-- START Input --
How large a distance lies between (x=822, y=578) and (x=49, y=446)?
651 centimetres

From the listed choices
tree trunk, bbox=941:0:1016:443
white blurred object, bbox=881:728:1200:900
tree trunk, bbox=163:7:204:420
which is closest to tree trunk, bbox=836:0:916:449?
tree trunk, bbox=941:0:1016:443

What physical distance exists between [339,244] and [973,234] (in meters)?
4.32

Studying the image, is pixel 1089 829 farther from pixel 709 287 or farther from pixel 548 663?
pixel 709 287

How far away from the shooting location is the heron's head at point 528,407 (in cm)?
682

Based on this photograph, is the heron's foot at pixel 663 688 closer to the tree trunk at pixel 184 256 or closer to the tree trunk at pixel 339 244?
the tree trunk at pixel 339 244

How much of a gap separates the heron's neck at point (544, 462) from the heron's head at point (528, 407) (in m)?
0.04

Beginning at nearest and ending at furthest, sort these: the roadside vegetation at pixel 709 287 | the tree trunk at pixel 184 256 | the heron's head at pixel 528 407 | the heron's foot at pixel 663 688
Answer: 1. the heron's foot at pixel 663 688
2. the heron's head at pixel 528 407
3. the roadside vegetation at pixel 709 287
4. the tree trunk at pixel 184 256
-- END Input --
## Goal of the exercise:
Print back all the lines verbatim.

## Complete answer:
How large a distance lies between (x=822, y=578) and (x=49, y=446)?
651 centimetres

From the listed choices
tree trunk, bbox=941:0:1016:443
white blurred object, bbox=881:728:1200:900
tree trunk, bbox=163:7:204:420
which is closest to tree trunk, bbox=836:0:916:449?
tree trunk, bbox=941:0:1016:443

What physical distance exists between [339,244] and [973,234] (in meters)?
4.32

Studying the image, is pixel 1089 829 farther from pixel 709 287 or farther from pixel 548 663?
pixel 709 287

How far away from the shooting location is the heron's head at point 528,407 (in cm)?
682

Based on this photograph, is the heron's foot at pixel 663 688 closer to the tree trunk at pixel 184 256 or closer to the tree trunk at pixel 339 244?
the tree trunk at pixel 339 244

How much of a gap separates the heron's neck at point (544, 462) from the heron's head at point (528, 407) (in m)?
0.04

Beginning at nearest and ending at furthest, sort these: the roadside vegetation at pixel 709 287 | the tree trunk at pixel 184 256 | the heron's head at pixel 528 407 | the heron's foot at pixel 663 688
Answer: 1. the heron's foot at pixel 663 688
2. the heron's head at pixel 528 407
3. the roadside vegetation at pixel 709 287
4. the tree trunk at pixel 184 256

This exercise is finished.